15 Temmuz gecesi eşinin hafriyat kamyonuyla halkı Taksim’e taşıyan Şerife Boz, “Tekbirlerle, çoluğumu çocuğumu alarak Taksim’e gittim. Eğer ben gitmeseydim vatanıma hainlik etmiş olurdum. Vatan sevgisi imandandır. O hainlerle herkes bedenleriyle savaştı. Bende oradaydım ve hiç ölüm aklıma gelmedi, korkmadım” dedi.

Fetullahçı Terör Örgütü tarafından 15 Temmuz 2016 gecesinde düzenlenen darbe girişimi esnasında 250 kişi şehit olurken yüzlerce vatandaş da yaralanarak gazi olmuştu. Hain darbe girişimi sırasında Şerife Boz, hafriyat kamyonuyla Taksim’e insan taşıdı. Vatandaşlarla seyir halindeyken çekilen görüntüsüyle Türkiye’nin gündemine oturan Şerife Boz, o geceyi yeniden yaşayarak İhlas Haber Ajansı’na anlattı.

“Hiç ölüm aklımıza gelmedi, korkmadım”

15 Temmuz gecesinde vatanını seven herkesin sokağa çıktığını ve bir daha olsa bir daha gideceğini dile getiren Şerife Boz, “Çok heyecanlandım ve tekbirlerle aşağıya indim. O gece çocuklarım ile yürüyerek gittik. Ondan sonra geri döndük. Bir sonraki sabah kamyonu aldık götürdük. Kamyonu götürürken tekbirler getirdik. Kamyon ile hafriyat hiç çekmemiştim. Fakat o gece Rabbimin bir takdiriydi. Tekbirlerle, çoluğumu çocuğumu alarak Taksim’e gittim. ‘Vatan sevgisi imandandır’ diyorum. 7’den 70’e vatanını milletini seven herkes oraya gitti. Bir daha olsa bir daha giderdim. Çünkü vatan bizim evimiz. Bu vatan olmasa nerede yaşayacağız. Ne güzel özgürce yaşıyoruz. O heyecanla tekbirler ile oraya gittik. Yanımda oğlum, torunlarım, karşı komşum vardı. Aklıma hiçbir şey gelmedi. Herkes bana bu bayrak ve vatan için oraya gittim diye ‘Allah razı olsun’ dedi. Eğer ben koşup gitmeseydim vatanıma hainlik etmiş olurdum. Allah razı olsun herkes yanıma gelip beni tebrik ediyor. Biz vatan için canını verebilecek insanız. Bedenleriyle savaştı herkes o hainlerle. Bende oradaydım ve hiç ölüm aklımıza gelmedi, korkmadım” ifadelerini kullandı.
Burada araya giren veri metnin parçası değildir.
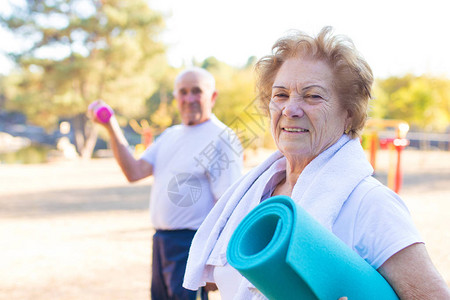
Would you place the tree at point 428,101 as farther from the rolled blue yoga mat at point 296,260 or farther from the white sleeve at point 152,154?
the rolled blue yoga mat at point 296,260

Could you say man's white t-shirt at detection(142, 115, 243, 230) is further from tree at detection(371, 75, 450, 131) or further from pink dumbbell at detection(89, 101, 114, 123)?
tree at detection(371, 75, 450, 131)

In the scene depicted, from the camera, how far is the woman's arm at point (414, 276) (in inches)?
41.3

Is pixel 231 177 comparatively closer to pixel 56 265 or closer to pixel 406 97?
pixel 56 265

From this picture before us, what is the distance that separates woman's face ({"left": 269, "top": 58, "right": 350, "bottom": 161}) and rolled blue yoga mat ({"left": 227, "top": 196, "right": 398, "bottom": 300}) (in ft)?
1.33

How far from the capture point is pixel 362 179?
1227 mm

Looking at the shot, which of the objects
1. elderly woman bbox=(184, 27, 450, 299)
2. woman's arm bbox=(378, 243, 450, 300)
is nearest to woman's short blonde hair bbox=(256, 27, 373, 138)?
elderly woman bbox=(184, 27, 450, 299)

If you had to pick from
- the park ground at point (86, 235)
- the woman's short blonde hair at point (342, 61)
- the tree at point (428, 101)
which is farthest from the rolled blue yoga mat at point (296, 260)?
the tree at point (428, 101)

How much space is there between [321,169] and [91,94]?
23.4m

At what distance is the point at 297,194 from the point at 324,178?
99mm

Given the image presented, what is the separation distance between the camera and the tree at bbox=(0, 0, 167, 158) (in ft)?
72.1

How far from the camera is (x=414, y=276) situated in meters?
1.06

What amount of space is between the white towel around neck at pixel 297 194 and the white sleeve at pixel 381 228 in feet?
0.21

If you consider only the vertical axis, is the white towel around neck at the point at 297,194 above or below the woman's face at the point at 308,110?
below

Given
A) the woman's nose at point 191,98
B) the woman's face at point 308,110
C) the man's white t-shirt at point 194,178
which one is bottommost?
the man's white t-shirt at point 194,178
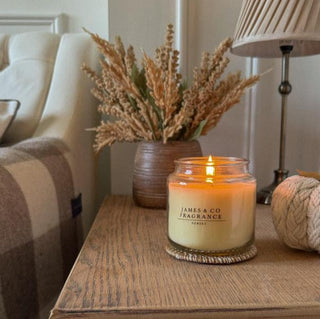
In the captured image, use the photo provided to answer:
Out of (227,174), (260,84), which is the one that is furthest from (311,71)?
(227,174)

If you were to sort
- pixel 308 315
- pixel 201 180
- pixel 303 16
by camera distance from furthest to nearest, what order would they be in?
pixel 303 16
pixel 201 180
pixel 308 315

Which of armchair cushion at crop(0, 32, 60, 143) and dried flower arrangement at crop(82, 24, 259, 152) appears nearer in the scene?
dried flower arrangement at crop(82, 24, 259, 152)

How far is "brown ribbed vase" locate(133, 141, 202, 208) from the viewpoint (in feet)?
2.18

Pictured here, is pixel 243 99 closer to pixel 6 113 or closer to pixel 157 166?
pixel 157 166

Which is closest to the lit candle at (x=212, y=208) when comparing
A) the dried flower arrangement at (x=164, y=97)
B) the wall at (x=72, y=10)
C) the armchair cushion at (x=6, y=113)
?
the dried flower arrangement at (x=164, y=97)

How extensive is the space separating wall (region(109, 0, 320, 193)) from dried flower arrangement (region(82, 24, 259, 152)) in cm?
24

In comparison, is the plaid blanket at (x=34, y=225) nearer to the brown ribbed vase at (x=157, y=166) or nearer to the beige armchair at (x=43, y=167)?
the beige armchair at (x=43, y=167)

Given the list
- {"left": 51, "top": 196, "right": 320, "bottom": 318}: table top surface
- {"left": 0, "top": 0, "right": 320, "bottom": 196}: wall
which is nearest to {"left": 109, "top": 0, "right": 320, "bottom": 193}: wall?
{"left": 0, "top": 0, "right": 320, "bottom": 196}: wall

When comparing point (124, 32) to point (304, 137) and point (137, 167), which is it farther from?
point (304, 137)

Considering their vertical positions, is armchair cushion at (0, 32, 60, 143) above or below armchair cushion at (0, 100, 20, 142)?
above

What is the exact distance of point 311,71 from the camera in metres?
0.91

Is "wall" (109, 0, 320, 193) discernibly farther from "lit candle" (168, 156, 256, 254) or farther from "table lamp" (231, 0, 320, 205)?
"lit candle" (168, 156, 256, 254)

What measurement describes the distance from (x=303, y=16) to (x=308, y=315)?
511 mm

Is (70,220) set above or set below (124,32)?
below
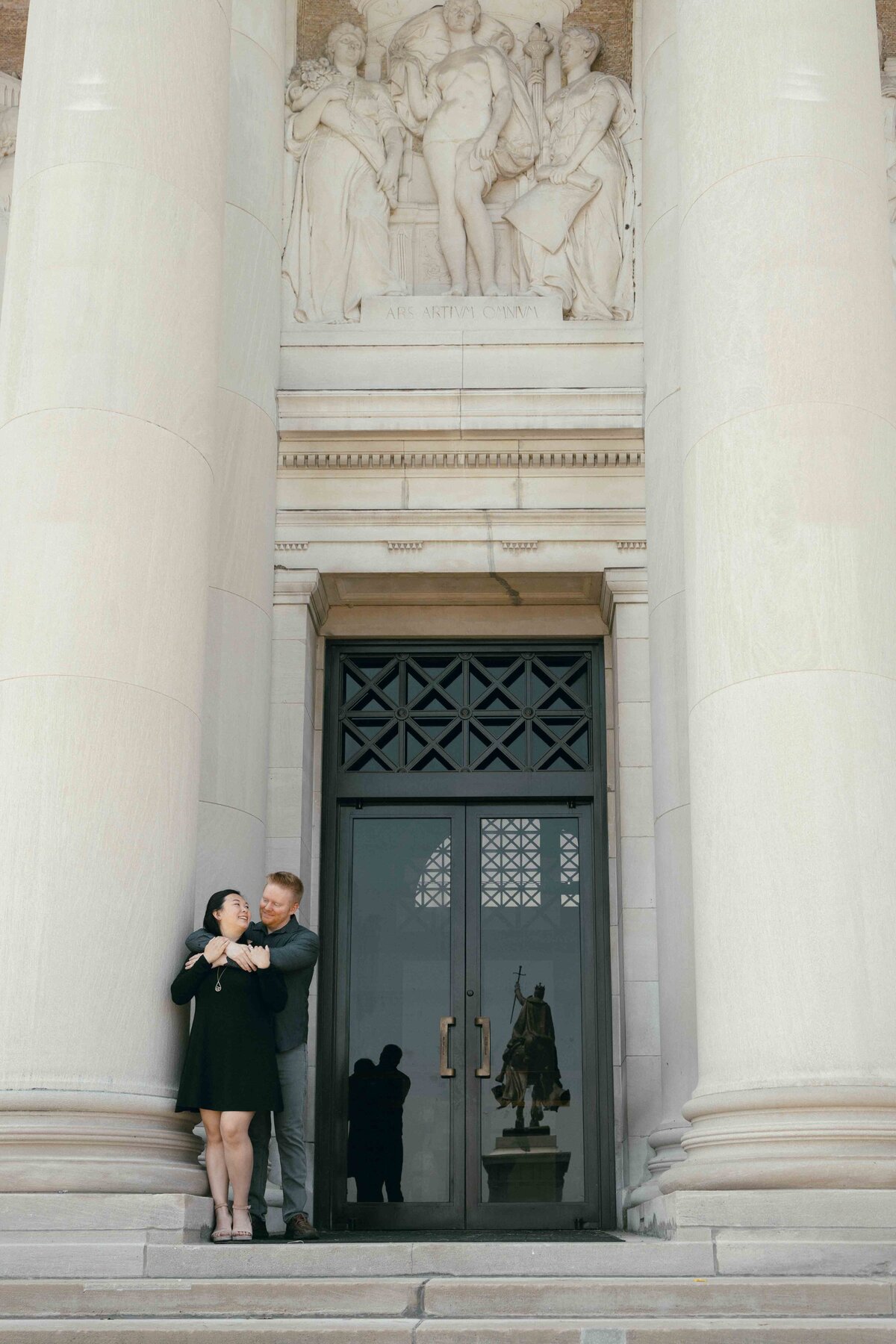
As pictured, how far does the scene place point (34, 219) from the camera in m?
10.3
“Eşim kamyon kullanmasını bilmiyor, kullanacağı hiç aklıma gelmedi”

Eşinin kamyon kullanacağının hiç aklına gelmediğini söyleyen Şenol Boz, “O gün eşim bana seslendi. ‘Köprüde kalabalık var’ dedi. Bende cuma günlerinin kalabalık olduğunu söyledim. O ise başka bir şeyin olduğunu ifade edince kalkıp televizyona baktım. Tanklar köprüyü kesmişti, darbe olduğunu anladım. Eşime ben gidiyorum, sende çocukları, torunları topla al peşime gel dedim. Gece saat 03.00 -04.00’e kadar mücadele ettik. Benim çocuğum tanka ilk çıkanlardan biriydi. Sabah kadar mücadele ettik. Askerlerin gitmesini söyledik. ‘Asker kışlaya’ dedik. İkinci günü ben işe gitmedim. Başka bir yerdeydim. Eşim kamyonla Taksim’e çıkalım dedi. Bende kalabalık olduğunu ve gidemeyeceğimizi söyledim. Eşim kamyon kullanmasını bilmiyor, kullanacağı hiç aklıma gelmedi. Sonra ben Taksim’e başka vasıta ile gittim. Bir baktım kamyonun üzerinde çocuklarım, torunlarımı, mahallenin insanını doldurmuş. Buradan Taksim’e kamyonu sürmüş. Yanlarına gittim. Arabanın kapısını açarken polis geldi, izin vermedi. Abla bize emanet dedi. Eşimi, Taksim’de kamyonla görünce bir anda heyecanlım. Belki oğlum getirmiştir diye düşündüm. Sonra bakınca kamyonun üzerinde oğlum, kızlarım, torunlarım bulunuyordu. Kapıyı açmaya gidince bir şey söyleyecektim polis, ‘abla bize emanet’ dedi” şeklinde konuştu.